Blaauw started with a birdie on the first, and immediately gave that shot back with a bogey on the second. But, from then on, he was relentless as he moved closer and closer to the summit of the leaderboard.

Birdies at four, six, nine, 11 and 12 were followed by his eagle on the 14th, where he hit his approach 40 feet past the flag and made the long, snaking return putt right into the centre of the hole.

That took him onto the lead over first-round leader Wilco Nienaber for the first time, and a final birdie on the par-three 17th saw him reach the halfway mark at 13-under-par, one clear of Nienaber. Aaron Cockerill of Canada was in third on 10-under, when play – already stopped once for an electrical storm – was suspended for failing light.

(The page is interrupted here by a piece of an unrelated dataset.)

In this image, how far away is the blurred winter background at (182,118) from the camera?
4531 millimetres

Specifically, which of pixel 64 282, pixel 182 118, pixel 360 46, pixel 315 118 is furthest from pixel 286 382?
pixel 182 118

Joachim B Hansen was also on 10-under, with two to play.

Blaauw was full of praise for the greens. “They’re quick, but not too quick,” he said, “and they’re probably going to get quicker over the weekend with some cooler weather.

“And the fairways are very narrow, which meant I didn’t hit as many as I would have liked, but you can get lucky around here – you can get good lies and bad lies. I had a few juicy ones, but I was able to get out of them.”

Nienaber was much less destructive with his work off the tee in the second round, because he was less accurate. He carded a four-under 67, while the man with whom he shared the first-round lead, Shaun Norris, was also less consistent in the second round and was on one-under with three to play when play was halted.